School of Computer Science THE UNIVERSITY OF BIRMINGHAM CoSy project CogX project

Can a Robot Grasp Grasping?
How can a robot understand what's going on when it grasps something?
(WARNING: This is work in progress, and liable to change)

Aaron Sloman
School of Computer Science, University of Birmingham.

Installed: 6 Jun 2011
Last updated:
27 May 2015: Minor reformatting and additions.
30 Jan 2015: Homage to Maria Petrou;
1 Jan 2013: Added distinction between online and offline intelligence;
9 Jun 2011; 16 Jun 2011; 9 Jul 2012;

This paper is
A PDF version may be added later.

A partial index of discussion notes is in

Maria Petrou (1953-2012) (Added 30 Jan 2015)

This document is closely related to a subset of Maria Petrou's ideas presented in her cartoons and discussions of an ironing robot, linked below.
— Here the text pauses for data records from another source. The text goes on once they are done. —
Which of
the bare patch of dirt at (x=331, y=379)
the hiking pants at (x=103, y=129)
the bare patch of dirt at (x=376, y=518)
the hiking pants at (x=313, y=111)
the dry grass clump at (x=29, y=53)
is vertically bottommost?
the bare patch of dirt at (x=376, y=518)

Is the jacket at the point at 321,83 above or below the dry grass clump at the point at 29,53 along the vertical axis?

I first met and talked with her at the BMVA conference in Manchester in 2001, and thereafter met her intermittently at workshops and conferences. We did not ever work together, but I found our discussions and some of her online papers, including the semi-serious presentation of her robot ironing tutorial and her discussion of her great aunt's ideas on ironing, very stimulating, and closely related to my own investigations regarding the need to get machines to understand 'kinds of stuff', illustrated below, and in this presentation:

In 2011, during the proposal phase, Maria invited me to be a member of the advisory board of the CloPeMa project (see below) of which she was the leader, and I accepted, but I assume I was found unacceptable by the EU. The last exchange we had was in June 2011, when she thanked me for accepting, and for informing her of the Laundry project, below. She must have become ill soon after, as I heard no more from her before she died.

I was recently delighted to learn that the EU robot project that she had inspired and coordinated had made impressive progress, as reported on the project web site:

    Clothes Perception and Manipulation (CloPeMa)
    Select the 'Home' tab for background.
    Select the 'News' tab for videos.

Some of the questions arising from the "Laundry" project (discussed below) are very relevant to the CloPeMa project.


There are many projects aiming to give machines competences involving perceiving and acting on objects in the environment, or exploration of an environment to develop some sort of map of the terrain, or part of a building.

Insofar as these projects aim to contribute to our scientific understanding, as opposed to being wholly justified by their practical usefulness (like the note-counting machines in automatic cash dispensers, and many robots tailored to accurate and reliable performance of a very specific task on a factory production line), there is a requirement for the designs of the machines to have some well-defined kind of generality, so that the researchers can explain in a principled way what the machines can and cannot do and why, and preferably also show how this achievement contributes towards broader and deeper longer term goals.

There are different ways of characterising the required generality. A common way is to collect a large and varied collection of test cases from some corpus, e.g. pictures or sentences on the internet, or a collection of behaviours generated by a sizeable sample of naive subjects in a laboratory experiment.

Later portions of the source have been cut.